Your goal: Copy out every line of the data exactly.

Data for this exercise:

◆ ◆ ◆ ◆

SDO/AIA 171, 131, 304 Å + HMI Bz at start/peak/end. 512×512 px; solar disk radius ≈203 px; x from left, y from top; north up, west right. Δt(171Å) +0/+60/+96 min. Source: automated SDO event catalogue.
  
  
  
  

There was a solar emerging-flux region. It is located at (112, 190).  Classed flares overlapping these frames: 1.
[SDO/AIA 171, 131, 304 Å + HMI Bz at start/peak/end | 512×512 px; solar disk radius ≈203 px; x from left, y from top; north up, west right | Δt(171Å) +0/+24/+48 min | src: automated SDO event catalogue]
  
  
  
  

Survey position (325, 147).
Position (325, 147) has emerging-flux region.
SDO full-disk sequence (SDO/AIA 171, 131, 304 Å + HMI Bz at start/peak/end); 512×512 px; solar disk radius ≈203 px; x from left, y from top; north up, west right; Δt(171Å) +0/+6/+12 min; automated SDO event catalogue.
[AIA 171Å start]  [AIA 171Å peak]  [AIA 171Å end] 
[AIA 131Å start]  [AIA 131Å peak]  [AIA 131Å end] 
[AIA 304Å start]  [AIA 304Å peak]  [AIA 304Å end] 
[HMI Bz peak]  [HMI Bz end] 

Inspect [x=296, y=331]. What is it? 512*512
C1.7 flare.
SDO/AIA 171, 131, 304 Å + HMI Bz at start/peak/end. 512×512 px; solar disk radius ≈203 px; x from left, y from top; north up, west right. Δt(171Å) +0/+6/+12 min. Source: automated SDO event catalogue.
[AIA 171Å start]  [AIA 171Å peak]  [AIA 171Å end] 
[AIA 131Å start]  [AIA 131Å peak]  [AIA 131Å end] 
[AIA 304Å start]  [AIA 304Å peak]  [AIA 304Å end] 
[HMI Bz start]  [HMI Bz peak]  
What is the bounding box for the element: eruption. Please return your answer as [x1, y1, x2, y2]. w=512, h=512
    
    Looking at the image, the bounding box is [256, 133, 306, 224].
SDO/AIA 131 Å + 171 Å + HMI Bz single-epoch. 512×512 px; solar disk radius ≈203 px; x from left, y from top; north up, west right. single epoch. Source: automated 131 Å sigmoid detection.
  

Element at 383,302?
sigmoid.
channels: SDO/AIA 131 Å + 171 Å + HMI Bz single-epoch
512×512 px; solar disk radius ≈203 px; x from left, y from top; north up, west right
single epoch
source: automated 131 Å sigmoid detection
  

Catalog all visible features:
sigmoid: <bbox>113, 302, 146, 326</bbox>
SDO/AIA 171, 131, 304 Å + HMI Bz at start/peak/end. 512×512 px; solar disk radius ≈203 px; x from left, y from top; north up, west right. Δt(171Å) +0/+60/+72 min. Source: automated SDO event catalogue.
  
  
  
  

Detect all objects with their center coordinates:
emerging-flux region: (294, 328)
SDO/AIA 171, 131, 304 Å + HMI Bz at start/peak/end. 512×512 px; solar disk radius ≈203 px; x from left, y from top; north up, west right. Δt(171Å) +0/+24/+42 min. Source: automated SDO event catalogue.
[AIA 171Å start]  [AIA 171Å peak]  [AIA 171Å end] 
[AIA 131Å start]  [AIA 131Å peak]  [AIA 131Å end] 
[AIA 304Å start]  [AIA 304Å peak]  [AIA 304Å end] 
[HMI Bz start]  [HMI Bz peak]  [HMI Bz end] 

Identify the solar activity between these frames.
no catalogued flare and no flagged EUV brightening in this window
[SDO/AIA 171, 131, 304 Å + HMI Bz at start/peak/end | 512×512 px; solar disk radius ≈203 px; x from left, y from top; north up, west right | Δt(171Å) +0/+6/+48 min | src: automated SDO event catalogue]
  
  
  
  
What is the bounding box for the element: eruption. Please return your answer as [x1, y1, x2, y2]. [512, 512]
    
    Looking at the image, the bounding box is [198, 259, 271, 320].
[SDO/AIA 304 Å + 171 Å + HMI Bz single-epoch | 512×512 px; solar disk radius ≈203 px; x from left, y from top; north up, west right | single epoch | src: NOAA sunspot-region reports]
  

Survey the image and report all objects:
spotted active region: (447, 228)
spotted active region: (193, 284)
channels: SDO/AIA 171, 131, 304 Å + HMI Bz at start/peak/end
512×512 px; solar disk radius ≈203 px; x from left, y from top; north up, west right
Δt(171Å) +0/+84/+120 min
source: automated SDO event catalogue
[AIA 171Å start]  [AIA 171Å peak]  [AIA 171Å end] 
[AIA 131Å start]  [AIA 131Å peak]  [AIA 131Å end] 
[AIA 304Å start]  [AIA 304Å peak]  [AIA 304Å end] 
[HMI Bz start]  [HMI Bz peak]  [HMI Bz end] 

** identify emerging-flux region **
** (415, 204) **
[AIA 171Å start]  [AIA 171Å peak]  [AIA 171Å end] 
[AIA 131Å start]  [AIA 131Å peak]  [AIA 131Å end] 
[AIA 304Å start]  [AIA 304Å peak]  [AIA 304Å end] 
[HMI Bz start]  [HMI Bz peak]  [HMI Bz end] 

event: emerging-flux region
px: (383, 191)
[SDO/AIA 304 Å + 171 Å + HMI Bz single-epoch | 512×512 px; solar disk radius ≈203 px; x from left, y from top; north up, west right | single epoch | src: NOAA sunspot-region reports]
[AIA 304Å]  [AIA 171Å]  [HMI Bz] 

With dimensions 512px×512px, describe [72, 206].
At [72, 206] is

◆ ◆ ◆ ◆

Solution:
SDO/AIA 171, 131, 304 Å + HMI Bz at start/peak/end. 512×512 px; solar disk radius ≈203 px; x from left, y from top; north up, west right. Δt(171Å) +0/+60/+96 min. Source: automated SDO event catalogue.
  
  
  
  

There was a solar emerging-flux region. It is located at (112, 190).  Classed flares overlapping these frames: 1.
[SDO/AIA 171, 131, 304 Å + HMI Bz at start/peak/end | 512×512 px; solar disk radius ≈203 px; x from left, y from top; north up, west right | Δt(171Å) +0/+24/+48 min | src: automated SDO event catalogue]
  
  
  
  

Survey position (325, 147).
Position (325, 147) has emerging-flux region.
SDO full-disk sequence (SDO/AIA 171, 131, 304 Å + HMI Bz at start/peak/end); 512×512 px; solar disk radius ≈203 px; x from left, y from top; north up, west right; Δt(171Å) +0/+6/+12 min; automated SDO event catalogue.
[AIA 171Å start]  [AIA 171Å peak]  [AIA 171Å end] 
[AIA 131Å start]  [AIA 131Å peak]  [AIA 131Å end] 
[AIA 304Å start]  [AIA 304Å peak]  [AIA 304Å end] 
[HMI Bz peak]  [HMI Bz end] 

Inspect [x=296, y=331]. What is it? 512*512
C1.7 flare.
SDO/AIA 171, 131, 304 Å + HMI Bz at start/peak/end. 512×512 px; solar disk radius ≈203 px; x from left, y from top; north up, west right. Δt(171Å) +0/+6/+12 min. Source: automated SDO event catalogue.
[AIA 171Å start]  [AIA 171Å peak]  [AIA 171Å end] 
[AIA 131Å start]  [AIA 131Å peak]  [AIA 131Å end] 
[AIA 304Å start]  [AIA 304Å peak]  [AIA 304Å end] 
[HMI Bz start]  [HMI Bz peak]  
What is the bounding box for the element: eruption. Please return your answer as [x1, y1, x2, y2]. w=512, h=512
    
    Looking at the image, the bounding box is [256, 133, 306, 224].
SDO/AIA 131 Å + 171 Å + HMI Bz single-epoch. 512×512 px; solar disk radius ≈203 px; x from left, y from top; north up, west right. single epoch. Source: automated 131 Å sigmoid detection.
  

Element at 383,302?
sigmoid.
channels: SDO/AIA 131 Å + 171 Å + HMI Bz single-epoch
512×512 px; solar disk radius ≈203 px; x from left, y from top; north up, west right
single epoch
source: automated 131 Å sigmoid detection
  

Catalog all visible features:
sigmoid: <bbox>113, 302, 146, 326</bbox>
SDO/AIA 171, 131, 304 Å + HMI Bz at start/peak/end. 512×512 px; solar disk radius ≈203 px; x from left, y from top; north up, west right. Δt(171Å) +0/+60/+72 min. Source: automated SDO event catalogue.
  
  
  
  

Detect all objects with their center coordinates:
emerging-flux region: (294, 328)
SDO/AIA 171, 131, 304 Å + HMI Bz at start/peak/end. 512×512 px; solar disk radius ≈203 px; x from left, y from top; north up, west right. Δt(171Å) +0/+24/+42 min. Source: automated SDO event catalogue.
[AIA 171Å start]  [AIA 171Å peak]  [AIA 171Å end] 
[AIA 131Å start]  [AIA 131Å peak]  [AIA 131Å end] 
[AIA 304Å start]  [AIA 304Å peak]  [AIA 304Å end] 
[HMI Bz start]  [HMI Bz peak]  [HMI Bz end] 

Identify the solar activity between these frames.
no catalogued flare and no flagged EUV brightening in this window
[SDO/AIA 171, 131, 304 Å + HMI Bz at start/peak/end | 512×512 px; solar disk radius ≈203 px; x from left, y from top; north up, west right | Δt(171Å) +0/+6/+48 min | src: automated SDO event catalogue]
  
  
  
  
What is the bounding box for the element: eruption. Please return your answer as [x1, y1, x2, y2]. [512, 512]
    
    Looking at the image, the bounding box is [198, 259, 271, 320].
[SDO/AIA 304 Å + 171 Å + HMI Bz single-epoch | 512×512 px; solar disk radius ≈203 px; x from left, y from top; north up, west right | single epoch | src: NOAA sunspot-region reports]
  

Survey the image and report all objects:
spotted active region: (447, 228)
spotted active region: (193, 284)
channels: SDO/AIA 171, 131, 304 Å + HMI Bz at start/peak/end
512×512 px; solar disk radius ≈203 px; x from left, y from top; north up, west right
Δt(171Å) +0/+84/+120 min
source: automated SDO event catalogue
[AIA 171Å start]  [AIA 171Å peak]  [AIA 171Å end] 
[AIA 131Å start]  [AIA 131Å peak]  [AIA 131Å end] 
[AIA 304Å start]  [AIA 304Å peak]  [AIA 304Å end] 
[HMI Bz start]  [HMI Bz peak]  [HMI Bz end] 

** identify emerging-flux region **
** (415, 204) **
[AIA 171Å start]  [AIA 171Å peak]  [AIA 171Å end] 
[AIA 131Å start]  [AIA 131Å peak]  [AIA 131Å end] 
[AIA 304Å start]  [AIA 304Å peak]  [AIA 304Å end] 
[HMI Bz start]  [HMI Bz peak]  [HMI Bz end] 

event: emerging-flux region
px: (383, 191)
[SDO/AIA 304 Å + 171 Å + HMI Bz single-epoch | 512×512 px; solar disk radius ≈203 px; x from left, y from top; north up, west right | single epoch | src: NOAA sunspot-region reports]
[AIA 304Å]  [AIA 171Å]  [HMI Bz] 

With dimensions 512px×512px, describe [72, 206].
At [72, 206] is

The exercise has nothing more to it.